Dördüncü merhale, Nisa Suresi'nin 35. ayetinde sözkonusu edilen hakem yoluyla çözümdür. Bu ayet, kan ve koca arasındaki kavga hususunda karar vermek için bir aile heyetini tavsiye et­mektedir. Hakemler hususi olarak her iki tarafı dinler, aralarını ıslah etmeye çalışır.

Ayette: "Hakemler eğer sulh etmek isterlerse Allah eşlerin arasını bulur, düzeltir." buyurulmaktadır. Hakemlerin iki tarafın ailesinden se­çilmesi, aile sırlarının dışarıya çıkmaması, eşle­rin hususi hallerinin daha iyi bilinmesi, iki taraf­tan her birinin, şikayetlerini açık bir şekilde söyleyebilmesi., bakımından pek uygundur. Hatırlanacağı gibi evlilik, cemiyette erkeğin ve kadının aynı haklara sahip ve onların iyiliği için kurulmuş bir müessesedir. Orada kabul olan her birine ait menfaatlerden imkan dahilinde olan­ların en önemlisinin gerçekleştirilmesidir. Ne zaman evlilik müessesine anlayış, beraberlik hakim olursa, kanunun müdahalesi olmadan faydalı şeylerin hepsi tahakkuk eder. Ancak an­layışsızlık meydan bulunca, karı-kocanın şahı­slarına münhasır kalmayan, belki onlardan daha ileri giderek çocuklara da geçen zararlar doğar. Çocuklar ise müstakbel cemiyetin çekirdekleri olduğundan onların yetiştirme vasıtalarının en iyİsiyle terbiye edilmeleri çok önemli bir vazi­fedir.

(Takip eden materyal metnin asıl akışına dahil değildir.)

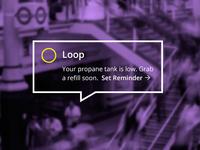 A Loop Alert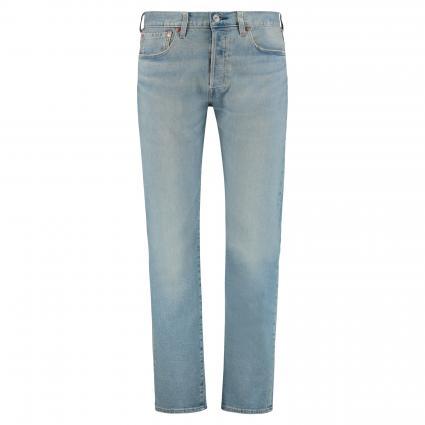 Regular-Fit Jeans '501' blau (2867 Coneflower Tint) | 33 | 36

Kadın böyle bir zarara sebebiyet verdiği zaman onu doğruya yöneltme vazifesini üzerine kim alır?. Mahkeme mi? Kan koca arasındaki özel münasebetlerde mahkemenin müdahalesi ihti­laf noktasını genişletmeye ve taraflar arasında­ki alakanın tamamen bozulmasına yol açar. Zi­ra, bu müdahale aleni olarak yapıldığı için taraf­lardan birinin izzet-i nefsine dokunur. Bu se­bepten taraflardan birini günahkarlık bocala­ması yakalar ve kendi durumunu -batıl da olsa-korumak teşebbüsüne geçer. Dolayısıyla mah­keme ancak her türlü sulh denemelerinin fayda vermediği büyük anlaşmazlıklarda müdahale etmelidir.

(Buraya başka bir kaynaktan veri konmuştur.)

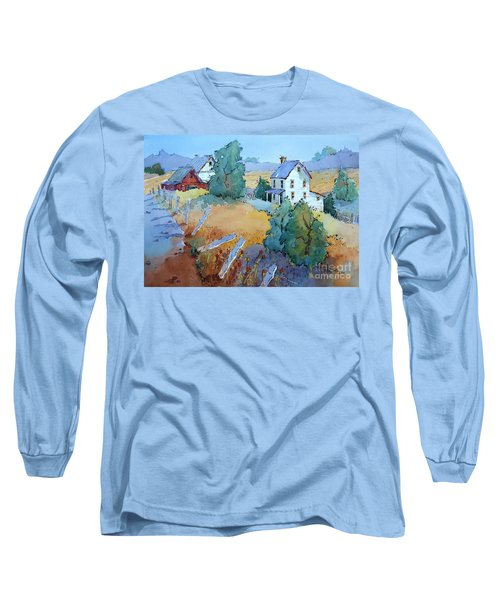 Farm With Blue Roof Tops Long Sleeve T-Shirt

Koca, bir huzursuzluk meydana getirir, hanımı ile münasebetlerinde bir çekingenlik gösterirse kan-koca barışmalıdırlar. Kocanın gönlünü yapmak için kadının, nezdinde bol imkanlar, çeşitli marifetleri vardır. Bunu en iyi kendileri bilirler. Zaten yaratılışları buna elverişlidir. Er­keğin sert tabiatı karşısında kadın yumuşak ve mülayim bir yaratılışa sahiptir. Kadın bu tabi­atıyla erkeği yumuşatmaya, onunla sükun ve huzur içinde yaşamaya muktedirdir.

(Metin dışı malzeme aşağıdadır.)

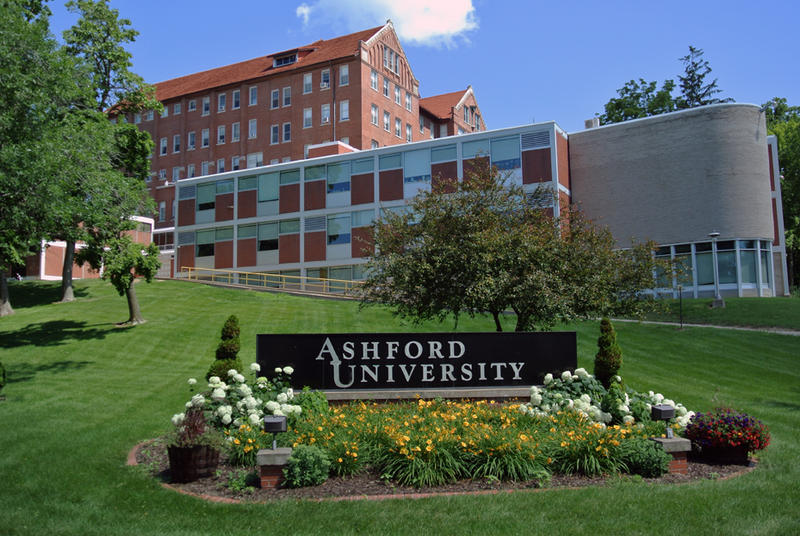 the former campus of Ashford University in Clinton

Ancak, tarafların her ikisinde de nefret vücuda gelince o zaman kanun çeşitlidir. "Eğer bir kadın kocasından nefret veya isteksizlik yüzünden korkar da anlaşmazlık meydana ge­lirse her ikisinin de kendi aralarında sulh yoluy­la bir anlaşma yapmalarında beis yoktur. Sulh daha hayırlıdır..." (4:128).

Bu ayet aileyi bölüp çocukların huzurlu ha­yatını parçalamaktansa uzlaşmanın her iki taraf için de daha hayırlı olduğunu tavsiye ediyor. Bununla birlikte ayetin devamı, kocanın karısına karşı olan davranışlarında cömert ve geniş fikirli olmasını belirtiyor. "... Zaten nefisler cimriliğe hazır duruma getirilmiştir. (İnsanın mayasında cimrilik vardır). Eğer güzel geçinir, (kötülükten) sakınırsanız, Allah yaptıklarınızı haber alır." (4:128). Kadının gösterebileceği dar görüşlülük, kocasının gözünde onu cazibeli kılan bütün özelliklerini kaybettiğini bildiği halde, hala ondan sevilen bir eşe karşı olan dav­ranışları beklemek ve bu hakkı kendisinde görmektir. Diğer tarafta erkeğin dar görüşlülüğü ise, kendisi için cazibesini kaybet­miş olan, fakat hala birlikte yaşamak isteyen ve bu yüzden dolayı da kendi haklarım minimum düzeye indirmiş bulunan karsının haklarım da­ha çok baskı altına almasıdır. Bütün bu durum­ların aşırı olaylarda meydana geldiğini hatırlat­mak gerekir.

Aile ilişkilerinin bütün problemlerini toplaya­cak olursak şöyle denebilir: Birincisi; Kadının erkeğe karşı olan yükümlülükleri keyfi ve tahakkümi birşey değildir. Ancak orada doğrudan doğruya veya dolayısıyla kadına da şamil genel menfaatler nazarı dikkate alınmıştır. İkincisi; Şüphesiz bu vecibelerin çoğunun aynı tesirden erkek için de bir mukabili vardır. Kadına veril­memiş olan selahiyetlerden erkeğin bir şekil ile özellik kazandığı pek nadir durumlara gelince, orada kadının ve erkeğin birlikte fıtri durumları dikkate alınmış, fakat onunla kadını hakir görme ye küçümseme gibi birşey kasdedilme-miştir. Üçüncü durum şu ki, gönlü onu kabul et­mediği veya kabul etmekte kendisi için bir zulmün bulunduğunu sezdiği zaman onu red­detme hususunda kadına hak verilmiştir. (Mu-hammed Kutub, a.g.e.).